--- Records for this exercise ---
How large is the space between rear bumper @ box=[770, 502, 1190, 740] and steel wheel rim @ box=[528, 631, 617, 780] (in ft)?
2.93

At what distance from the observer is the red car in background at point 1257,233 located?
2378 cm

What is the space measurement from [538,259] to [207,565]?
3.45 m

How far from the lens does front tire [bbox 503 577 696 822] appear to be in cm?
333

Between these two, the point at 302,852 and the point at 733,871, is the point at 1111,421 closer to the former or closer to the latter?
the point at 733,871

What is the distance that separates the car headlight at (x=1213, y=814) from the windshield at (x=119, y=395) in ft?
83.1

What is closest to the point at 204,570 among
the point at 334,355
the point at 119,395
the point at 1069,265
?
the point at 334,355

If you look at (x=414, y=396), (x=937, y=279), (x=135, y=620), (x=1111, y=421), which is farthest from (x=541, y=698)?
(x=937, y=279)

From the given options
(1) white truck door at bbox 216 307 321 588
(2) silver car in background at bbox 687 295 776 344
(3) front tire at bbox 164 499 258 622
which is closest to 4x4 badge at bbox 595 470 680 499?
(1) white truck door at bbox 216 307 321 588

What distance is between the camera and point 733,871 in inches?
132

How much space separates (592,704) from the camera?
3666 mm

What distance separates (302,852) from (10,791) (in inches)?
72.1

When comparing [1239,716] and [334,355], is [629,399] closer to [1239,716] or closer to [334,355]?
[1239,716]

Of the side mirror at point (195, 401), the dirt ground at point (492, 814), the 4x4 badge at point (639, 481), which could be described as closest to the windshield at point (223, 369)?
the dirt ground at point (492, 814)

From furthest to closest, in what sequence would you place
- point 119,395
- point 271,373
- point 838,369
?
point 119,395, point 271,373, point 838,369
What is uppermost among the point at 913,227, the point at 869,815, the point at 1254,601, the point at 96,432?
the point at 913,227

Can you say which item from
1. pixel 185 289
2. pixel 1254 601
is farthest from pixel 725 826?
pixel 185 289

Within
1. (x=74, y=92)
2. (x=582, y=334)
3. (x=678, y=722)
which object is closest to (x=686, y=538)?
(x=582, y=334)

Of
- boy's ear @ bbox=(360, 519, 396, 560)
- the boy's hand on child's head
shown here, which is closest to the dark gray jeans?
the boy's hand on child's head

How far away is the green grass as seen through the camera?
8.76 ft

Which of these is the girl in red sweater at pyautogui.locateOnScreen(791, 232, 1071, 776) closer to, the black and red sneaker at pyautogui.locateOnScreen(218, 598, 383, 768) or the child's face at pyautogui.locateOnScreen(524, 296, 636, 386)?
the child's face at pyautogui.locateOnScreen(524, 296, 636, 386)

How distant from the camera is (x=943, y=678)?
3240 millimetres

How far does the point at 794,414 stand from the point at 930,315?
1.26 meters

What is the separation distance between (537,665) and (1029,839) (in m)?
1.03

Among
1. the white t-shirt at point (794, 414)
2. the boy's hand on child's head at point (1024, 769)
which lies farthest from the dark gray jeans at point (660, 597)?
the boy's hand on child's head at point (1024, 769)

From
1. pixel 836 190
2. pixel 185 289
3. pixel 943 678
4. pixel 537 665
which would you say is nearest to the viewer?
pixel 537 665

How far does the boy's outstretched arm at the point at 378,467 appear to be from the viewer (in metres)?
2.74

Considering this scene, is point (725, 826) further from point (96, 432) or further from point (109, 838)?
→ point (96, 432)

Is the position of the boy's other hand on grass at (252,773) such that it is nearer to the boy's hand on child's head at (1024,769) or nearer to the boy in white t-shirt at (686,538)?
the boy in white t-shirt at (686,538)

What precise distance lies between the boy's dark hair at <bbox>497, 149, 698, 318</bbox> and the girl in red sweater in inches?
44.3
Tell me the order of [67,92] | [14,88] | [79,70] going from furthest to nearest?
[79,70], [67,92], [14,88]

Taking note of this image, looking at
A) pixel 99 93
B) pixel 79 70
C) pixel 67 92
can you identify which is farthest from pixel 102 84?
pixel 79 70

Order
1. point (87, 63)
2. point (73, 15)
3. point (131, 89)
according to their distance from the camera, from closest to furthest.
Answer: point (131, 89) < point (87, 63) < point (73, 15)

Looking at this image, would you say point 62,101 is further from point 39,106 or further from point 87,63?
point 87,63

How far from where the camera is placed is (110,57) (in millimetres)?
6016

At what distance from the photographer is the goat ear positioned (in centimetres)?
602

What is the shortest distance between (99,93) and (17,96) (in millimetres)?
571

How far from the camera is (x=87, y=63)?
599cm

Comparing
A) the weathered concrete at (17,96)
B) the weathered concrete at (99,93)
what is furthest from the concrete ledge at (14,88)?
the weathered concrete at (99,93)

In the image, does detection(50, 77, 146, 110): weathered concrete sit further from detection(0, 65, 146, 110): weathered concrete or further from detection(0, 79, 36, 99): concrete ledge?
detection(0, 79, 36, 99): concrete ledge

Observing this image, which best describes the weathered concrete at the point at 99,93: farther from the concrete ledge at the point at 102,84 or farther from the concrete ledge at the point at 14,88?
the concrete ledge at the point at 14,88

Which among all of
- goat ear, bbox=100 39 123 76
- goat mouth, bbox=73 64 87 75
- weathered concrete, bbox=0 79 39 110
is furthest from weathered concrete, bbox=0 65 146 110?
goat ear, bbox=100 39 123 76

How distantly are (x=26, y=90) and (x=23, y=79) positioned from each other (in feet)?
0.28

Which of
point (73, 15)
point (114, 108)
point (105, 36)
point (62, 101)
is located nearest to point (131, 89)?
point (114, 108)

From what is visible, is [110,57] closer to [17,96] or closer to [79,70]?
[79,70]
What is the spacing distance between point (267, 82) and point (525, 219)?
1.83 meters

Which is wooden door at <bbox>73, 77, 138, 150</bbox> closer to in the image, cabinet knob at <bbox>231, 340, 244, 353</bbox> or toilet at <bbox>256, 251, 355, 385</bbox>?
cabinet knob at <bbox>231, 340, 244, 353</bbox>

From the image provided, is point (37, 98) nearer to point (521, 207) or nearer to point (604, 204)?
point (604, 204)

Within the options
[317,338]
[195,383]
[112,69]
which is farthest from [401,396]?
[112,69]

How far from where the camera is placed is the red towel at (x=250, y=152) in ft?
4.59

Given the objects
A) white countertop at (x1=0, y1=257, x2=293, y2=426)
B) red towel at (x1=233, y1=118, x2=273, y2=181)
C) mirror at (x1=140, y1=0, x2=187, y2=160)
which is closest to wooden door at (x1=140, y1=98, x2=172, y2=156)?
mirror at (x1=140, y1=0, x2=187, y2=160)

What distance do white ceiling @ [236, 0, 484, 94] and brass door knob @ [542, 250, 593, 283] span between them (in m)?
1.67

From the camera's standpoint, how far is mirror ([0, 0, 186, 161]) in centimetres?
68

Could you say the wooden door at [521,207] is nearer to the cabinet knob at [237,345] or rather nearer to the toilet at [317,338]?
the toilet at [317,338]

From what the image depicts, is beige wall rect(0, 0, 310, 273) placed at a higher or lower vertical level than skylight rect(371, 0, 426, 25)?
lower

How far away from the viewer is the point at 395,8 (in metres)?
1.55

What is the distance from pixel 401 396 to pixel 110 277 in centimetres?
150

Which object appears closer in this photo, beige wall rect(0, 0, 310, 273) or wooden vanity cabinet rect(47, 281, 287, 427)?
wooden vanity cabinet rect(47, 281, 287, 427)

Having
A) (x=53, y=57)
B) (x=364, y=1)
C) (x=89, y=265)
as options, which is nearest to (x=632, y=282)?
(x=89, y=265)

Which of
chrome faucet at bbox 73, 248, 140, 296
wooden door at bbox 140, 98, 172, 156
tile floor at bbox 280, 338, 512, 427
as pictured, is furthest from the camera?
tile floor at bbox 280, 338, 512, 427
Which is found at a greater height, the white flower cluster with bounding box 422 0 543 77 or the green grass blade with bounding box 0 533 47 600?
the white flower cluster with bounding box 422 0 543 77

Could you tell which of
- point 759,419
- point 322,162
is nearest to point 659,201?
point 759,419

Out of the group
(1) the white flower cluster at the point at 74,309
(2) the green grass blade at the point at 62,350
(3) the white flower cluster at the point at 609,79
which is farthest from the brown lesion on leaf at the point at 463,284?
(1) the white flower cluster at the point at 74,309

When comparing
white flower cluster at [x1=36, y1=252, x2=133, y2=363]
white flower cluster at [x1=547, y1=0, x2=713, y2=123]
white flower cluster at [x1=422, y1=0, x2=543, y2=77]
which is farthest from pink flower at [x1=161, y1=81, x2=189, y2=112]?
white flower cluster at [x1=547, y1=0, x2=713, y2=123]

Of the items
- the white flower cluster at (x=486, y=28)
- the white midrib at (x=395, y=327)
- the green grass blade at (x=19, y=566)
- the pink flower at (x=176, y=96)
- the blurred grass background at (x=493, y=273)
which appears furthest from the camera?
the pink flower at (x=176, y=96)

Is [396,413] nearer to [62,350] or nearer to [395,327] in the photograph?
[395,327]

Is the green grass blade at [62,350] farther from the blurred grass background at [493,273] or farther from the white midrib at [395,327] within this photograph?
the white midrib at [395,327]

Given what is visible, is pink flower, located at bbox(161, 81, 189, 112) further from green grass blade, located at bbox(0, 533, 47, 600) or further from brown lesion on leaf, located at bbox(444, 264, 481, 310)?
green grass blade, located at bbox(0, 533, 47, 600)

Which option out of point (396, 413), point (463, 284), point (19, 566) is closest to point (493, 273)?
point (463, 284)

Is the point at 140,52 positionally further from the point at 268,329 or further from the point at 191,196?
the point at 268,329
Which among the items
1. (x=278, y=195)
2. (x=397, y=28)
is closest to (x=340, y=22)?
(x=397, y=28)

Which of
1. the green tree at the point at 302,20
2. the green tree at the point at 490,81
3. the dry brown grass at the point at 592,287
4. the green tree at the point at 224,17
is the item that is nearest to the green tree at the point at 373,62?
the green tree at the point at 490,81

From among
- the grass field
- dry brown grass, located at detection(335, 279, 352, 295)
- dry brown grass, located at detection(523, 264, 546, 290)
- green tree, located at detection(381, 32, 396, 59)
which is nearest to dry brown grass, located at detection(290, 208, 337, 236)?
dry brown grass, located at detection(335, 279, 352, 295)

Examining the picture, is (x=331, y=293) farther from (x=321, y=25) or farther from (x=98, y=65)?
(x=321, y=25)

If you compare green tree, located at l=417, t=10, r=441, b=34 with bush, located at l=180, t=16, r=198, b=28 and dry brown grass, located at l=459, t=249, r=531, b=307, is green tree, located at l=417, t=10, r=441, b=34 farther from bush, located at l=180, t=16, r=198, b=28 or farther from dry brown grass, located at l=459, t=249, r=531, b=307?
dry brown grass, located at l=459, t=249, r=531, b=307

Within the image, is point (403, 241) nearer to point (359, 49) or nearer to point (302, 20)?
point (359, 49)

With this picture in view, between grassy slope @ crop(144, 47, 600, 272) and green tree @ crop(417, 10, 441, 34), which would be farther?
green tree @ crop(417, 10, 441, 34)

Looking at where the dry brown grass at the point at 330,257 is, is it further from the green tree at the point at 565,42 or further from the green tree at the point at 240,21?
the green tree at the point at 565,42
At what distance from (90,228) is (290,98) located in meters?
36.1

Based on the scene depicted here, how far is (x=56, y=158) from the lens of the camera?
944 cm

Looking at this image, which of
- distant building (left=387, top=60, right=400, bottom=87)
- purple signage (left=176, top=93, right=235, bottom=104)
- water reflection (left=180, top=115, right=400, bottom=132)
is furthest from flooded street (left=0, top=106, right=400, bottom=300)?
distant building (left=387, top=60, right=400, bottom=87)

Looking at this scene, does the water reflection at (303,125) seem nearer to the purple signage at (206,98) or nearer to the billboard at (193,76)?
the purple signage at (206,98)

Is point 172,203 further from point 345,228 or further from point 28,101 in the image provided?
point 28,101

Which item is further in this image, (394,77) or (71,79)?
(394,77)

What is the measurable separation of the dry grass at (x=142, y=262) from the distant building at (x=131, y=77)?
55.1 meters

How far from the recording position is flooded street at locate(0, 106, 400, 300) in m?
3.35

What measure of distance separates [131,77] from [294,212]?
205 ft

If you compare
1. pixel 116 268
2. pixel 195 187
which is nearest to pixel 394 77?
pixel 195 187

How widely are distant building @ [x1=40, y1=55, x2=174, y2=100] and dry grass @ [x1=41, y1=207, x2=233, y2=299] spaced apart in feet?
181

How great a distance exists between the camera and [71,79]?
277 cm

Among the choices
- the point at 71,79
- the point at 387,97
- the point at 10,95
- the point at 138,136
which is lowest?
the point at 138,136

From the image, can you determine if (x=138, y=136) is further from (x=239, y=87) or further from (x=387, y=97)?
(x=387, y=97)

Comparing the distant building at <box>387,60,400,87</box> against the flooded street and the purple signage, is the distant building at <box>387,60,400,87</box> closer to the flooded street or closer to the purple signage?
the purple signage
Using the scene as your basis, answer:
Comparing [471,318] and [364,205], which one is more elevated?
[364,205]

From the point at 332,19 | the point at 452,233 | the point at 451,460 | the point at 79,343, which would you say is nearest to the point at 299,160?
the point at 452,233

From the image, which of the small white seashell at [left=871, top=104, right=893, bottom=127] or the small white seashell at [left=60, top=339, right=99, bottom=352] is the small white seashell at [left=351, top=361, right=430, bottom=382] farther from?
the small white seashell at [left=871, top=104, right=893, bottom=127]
---
Rewrite everything from the line containing "How widely are" down to the end of the items, replacing "flooded street" with "submerged street" and changing nothing else.

▸ **Result below**
How widely are distant building @ [x1=40, y1=55, x2=174, y2=100] and dry grass @ [x1=41, y1=207, x2=233, y2=299] spaced apart in feet?
181

How great a distance exists between the camera and [71,79]?
277 cm

Among the choices
- the point at 71,79
- the point at 387,97
- the point at 10,95
- the point at 138,136
which is lowest?
the point at 138,136

From the image, can you determine if (x=138, y=136) is further from (x=239, y=87) or further from (x=387, y=97)?
(x=387, y=97)

Comparing the distant building at <box>387,60,400,87</box> against the submerged street and the purple signage, is the distant building at <box>387,60,400,87</box> closer to the submerged street or closer to the purple signage?
the purple signage
Using the scene as your basis, answer:
Comparing [471,318] and [364,205], which one is more elevated?
[364,205]

From the point at 332,19 | the point at 452,233 | the point at 451,460 | the point at 79,343, which would you say is nearest to the point at 299,160?
the point at 452,233

From the image, which of the small white seashell at [left=871, top=104, right=893, bottom=127] or the small white seashell at [left=60, top=339, right=99, bottom=352] is the small white seashell at [left=351, top=361, right=430, bottom=382] farther from?
the small white seashell at [left=871, top=104, right=893, bottom=127]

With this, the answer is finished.